Researchers have long studied fossils of the earliest birds, including Confuciusornis sanctus, which lived 120 million years ago and was one of many evolutionary links between dinosaurs and birds, and Gansus yumenensis, which is considered the oldest modern bird and lived more than 100 million years ago.
“Every once in a while we are lucky enough to discover something new, something that nobody has ever seen before,” says Roy Wogelius, a geochemist at the University of Manchester and the paper’s lead author.
The team’s discovery, reported in the journal Science, is rooted in a new technique, using technology based on synchrotron radiation to identify copper-bearing molecules in the fossilized feathers of these ancient birds.
“There is an intimate relationship between trace metals and organics. When you’re getting a good suntan, melanin forms in your skin. There are many forms of melanin, and some are found in the dark feathers of birds, but copper is always bound into its structure,” says Philip Manning, adjunct professor at the University of Pennsylvania.
“You can see this in living animals, but it’s only since we’ve been using a synchrotron—a vast accelerator that generates intense X-rays a hundred million times brighter than the sun—that we can see the chemical detail in fossils and show that the copper complexes we found were originally part of the animal.”

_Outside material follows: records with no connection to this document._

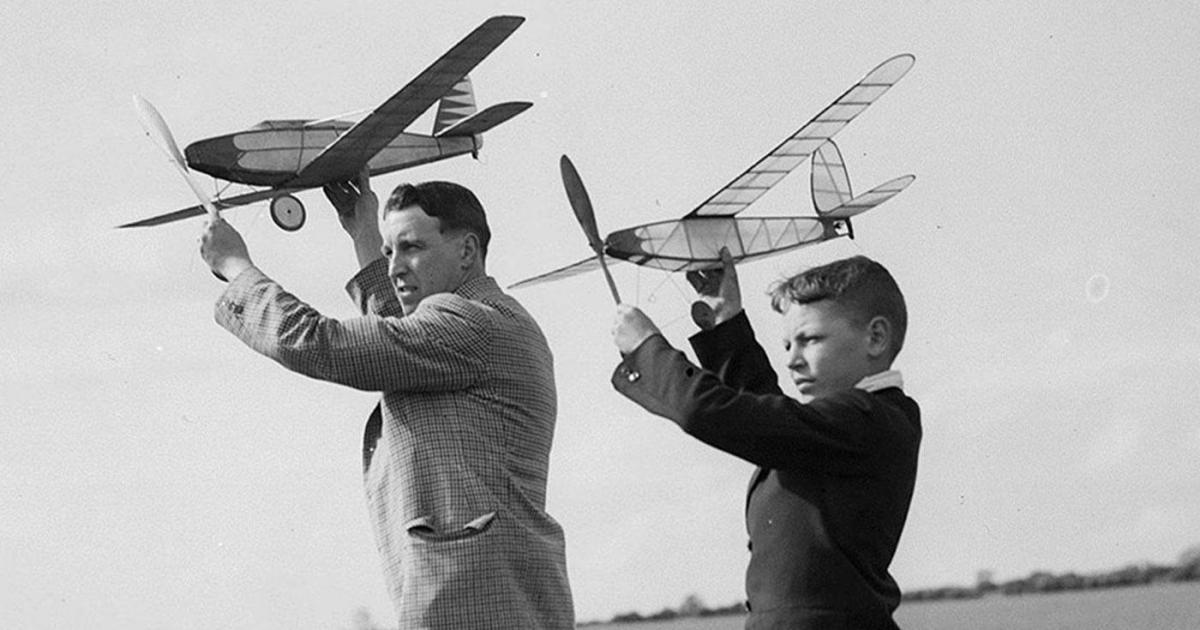 The Best Father's Day Gifts For Every Type of Dad!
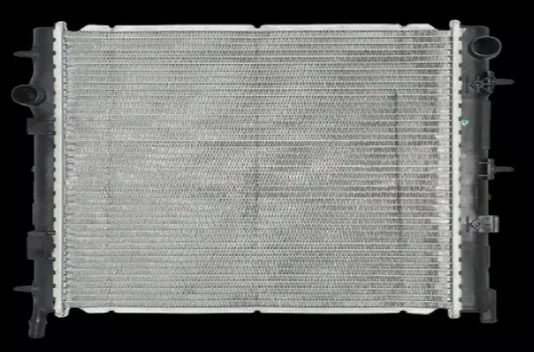 RADIADOR CITROEN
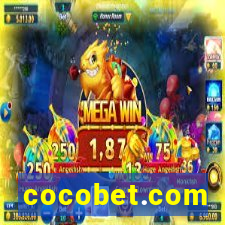 cocobet.com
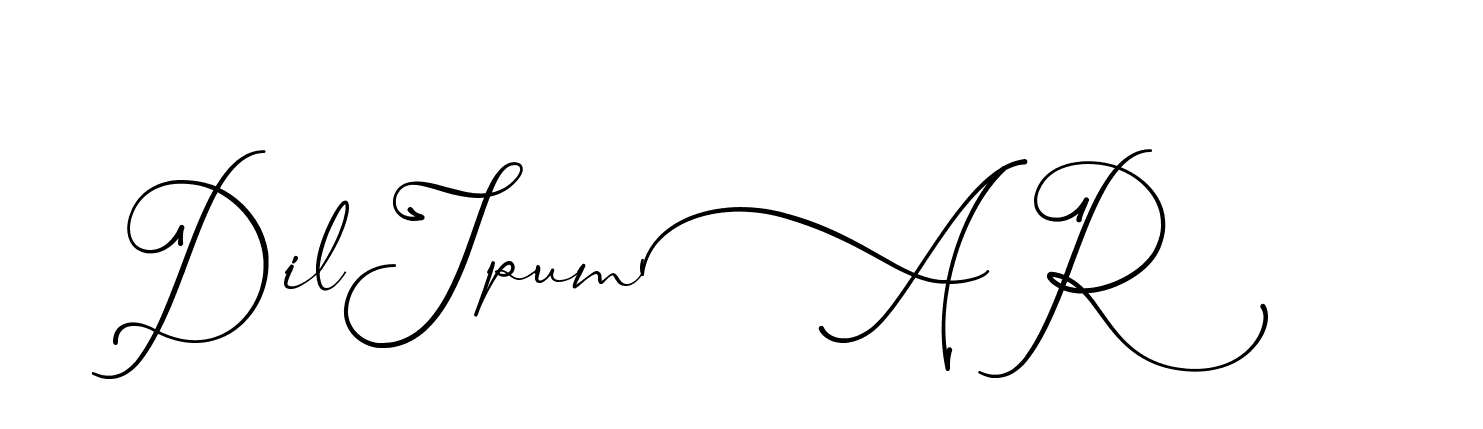 The best way (AngkanyaSebelas-VGPDB) to make a short signature is to pick only two or three words in your name. The name Ceard include a total of six letters. For converting this name. Ceard signature style 2 images and pictures png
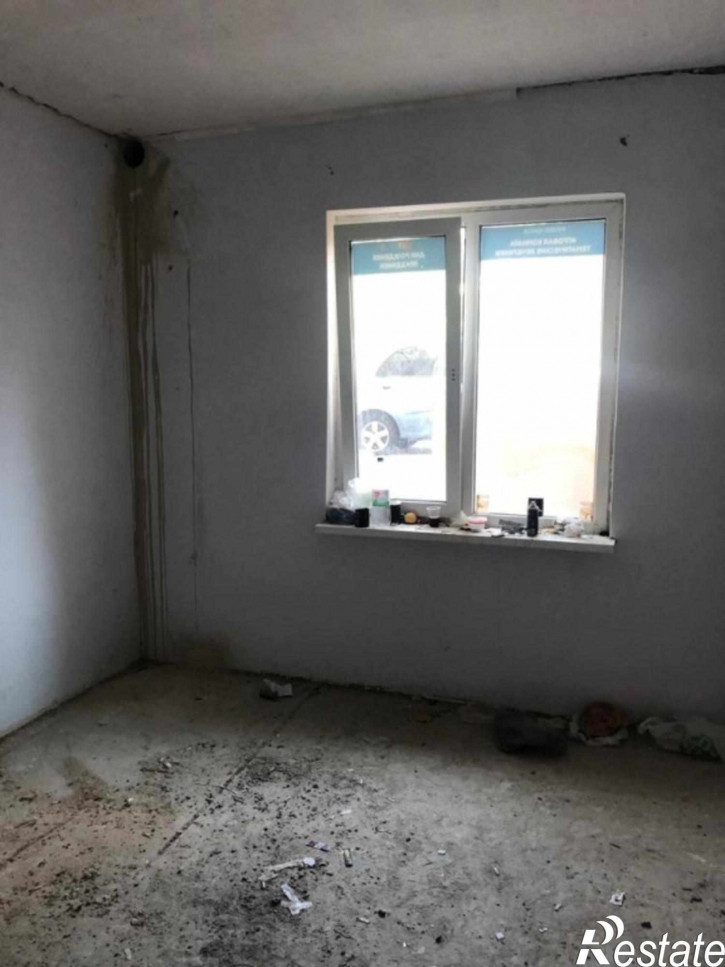 Помещение свободного назначения Парус, 19а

Metallic compounds can survive in fossils for hundreds of millions of years because they are unpalatable to microorganisms. But to distinguish the copper that was bound in melanin with copper that might have been geochemically produced requires the precision that only a tool like the synchrotron can provide.

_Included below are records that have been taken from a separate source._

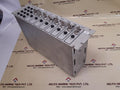 Y1vp001 220v ac power supply 30v ac camera power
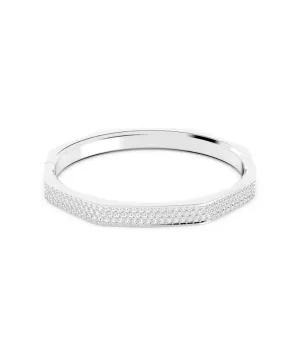 SWAROVSKI DEXTERA BANGLE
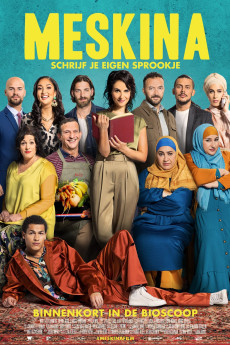 Meskina (2021) download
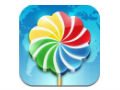 Diigo Browser: App Review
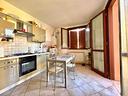 2-locali-a-cremosano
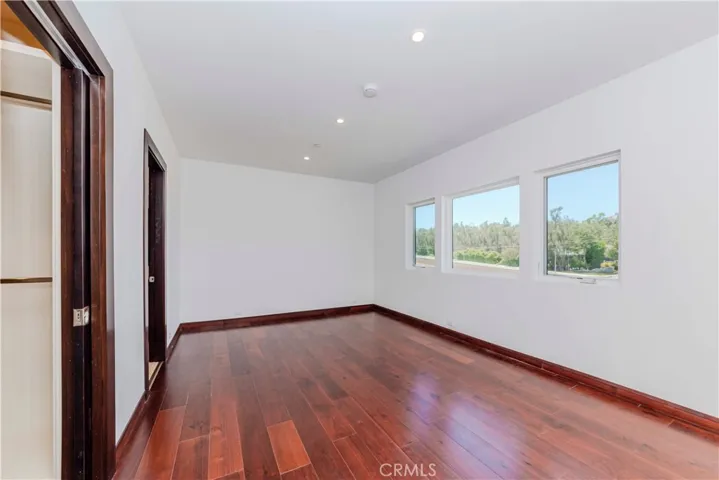 1538 Jade Street, North Tustin, California 92705
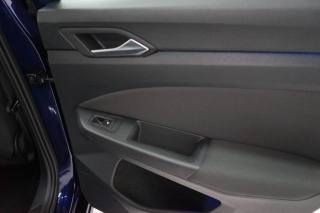 VOLKSWAGEN Golf usata, con Adaptive Cruise Control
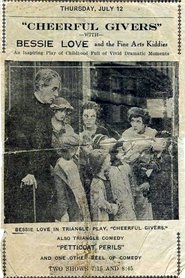 Movie Picture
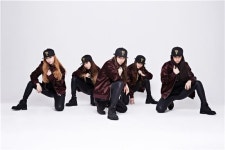 디아크 신화처럼 장수돌이 되고 싶어요(인터뷰)[스포츠투데이]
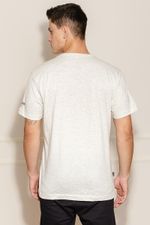 Camiseta-Masculina-Cheetos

By measuring the energy released by atoms when they are bombarded with high-powered X-rays, researchers can get an accurate picture of the molecules in which they reside.
“We’re able to map absolute quantities, to parts-per-million levels in discrete biological structures, which we compare with living organisms and see they are comparable,” Manning says.
The new technique paints a richer picture of the lives of these ancient creatures.
“While our work doesn’t yet allow you to diagnose color, you can get the concentration and distribution of pigments,” Dodson says. “In other words, you can work out monochrome patterns, which may tell us something about camouflage or other traits relevant to natural selection of the species.”
“If we could eventually give colors to long extinct species, that in itself would be fantastic,” says co-author Uwe Bergmann of Stanford University.
“But synchrotron radiation has revolutionized science in many fields, most notably in molecular biology. It is very exciting to see that it is now starting to have an impact in paleontology, in a way that may have important implications in many other disciplines,”
Further research with this technique is expected to fully diagnose color via fossil chemistry, among other applications.
“This synchrotron research is really important as it gives us the first clue to really understanding what happens with organic debris when you bury it in the ground,” Manning says.
“For example, there are huge implications for understanding the mass transfer of buried waste; trace metals can be bad if you get too much of them, so we can spatially map and give images of exact loadings of these metals in both living and extinct organisms.
“No one else can do this. It’s not just contributing to a field, it’s creating a whole new discipline.”
Support for the research was provided in part by the United Kingdom’s National Environmental Research Council.